1. Why use this guide?
This is a brief guide to researching newspapers and the history of the press. It will tell you where to start if you are looking for:
- newspaper collections
- archival records that shed light on the history of the press
2. Online newspaper collections
It is always best to start online if you are looking for newspapers. A growing number of websites provide access to digitised newspapers.
Search British and overseas newspapers online, for example:
- London, Belfast and Edinburgh Gazettes on The Gazette website
- The Times Digital Archive (£there will be a charge), provided by Gale Cengage
- British Newspaper Archive (£there will be a charge)
- 17th and 18th century Burney Collection newspapers (£there will be a charge) and 19th century British Library newspapers, provided by Gale Cengage (£there will be a charge)
- Internet Library of Early Journals
- Australian newspapers on the National Library of Australia's Trove website
- Chronicling America
- Proquest Historical Newspapers (£there will be a charge)
- Time Magazine Archive
Some of the sites are free, but many are subscription-based (£) and offer subscriptions only to institutions, not to individual people.
3. Where can I find newspaper collections that aren't online?
Some libraries and archives have newspaper collections.
Find regional newspaper collections in:
- British Library Newspapers - the main British copyright collection
- The National Library of Wales
- National Library of Scotland
- Belfast Central Library
- National Library of Ireland
Search the ARCHON Directory to find other libraries and local archives that hold newspaper collections.
4. Does The National Archives have newspapers?
The National Archives is not the best place to start if you're looking for newspapers, but we do have some newspaper collections.
4.1 Government gazettes
The National Archives has government gazettes - the official newspapers of former British colonies and British dominions.
To find colonial or dominion government gazettes, search Discovery, our catalogue, using the name of the territory and the phrase 'government gazettes'.
They have not been digitised, but the originals are held at The National Archives at Kew. They all have the letter codes CO (Colonial Office) or DO (Dominions Office).
If you are in the reading rooms at The National Archives at Kew, ask to see the CODOFO paper index, which includes a list of colonial newspapers.
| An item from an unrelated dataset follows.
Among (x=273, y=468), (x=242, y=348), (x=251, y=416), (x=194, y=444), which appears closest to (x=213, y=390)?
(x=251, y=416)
4.2 Transport-related newspapers
The National Archives also has a large number of transport-related newspapers, magazines and journals. Try searching for the title in our catalogue, within the following departments:
There is also a card index compiled by British Transport Historical records (BTHR) in the reading rooms at The National Archives at Kew. Use the index to find references to all original documents and publications (including some references to overseas railways) up to 1972.
5. Researching the history of the press
Always start with published histories. Useful books and directories include:
- Encyclopedia of the British press by Dennis Griffiths (Macmillan, 1992)
- Read all about it! A history of the British newspaper by Kevin Williams (Routledge, 2009)
- Benn's media (1975-present)
- Willing's press guide (1928-present)
- Mitchell's newspaper press directory (1846-1907)
You can use The National Archives' library catalogue to find more histories of the press. Many books have been published on individual newspapers, journals and publishers.
6. Archival records relating to press history
Search the National Register of Archives (NRA) database to find records held in local archives. You can look up the name of a journalist or a business, or make an advanced search of the business index restricted to the 'paper, printing and packaging' category.
Archives holding relevant records include:
- The Stationers' Company
- British Cartoon Archive
- Scottish Archive of Print and Publishing History Records (SAPPHIRE)
Finally, try to find out whether The National Archives has records that are relevant to your research. It's worth searching our catalogue using keywords such as 'newspaper' to find records which relate to the history of newspapers and the press.
You can also find whole newspapers, newspaper articles and cuttings which have been inserted into The National Archives' records. These have not always been catalogued, but it is possible to discover them by accident.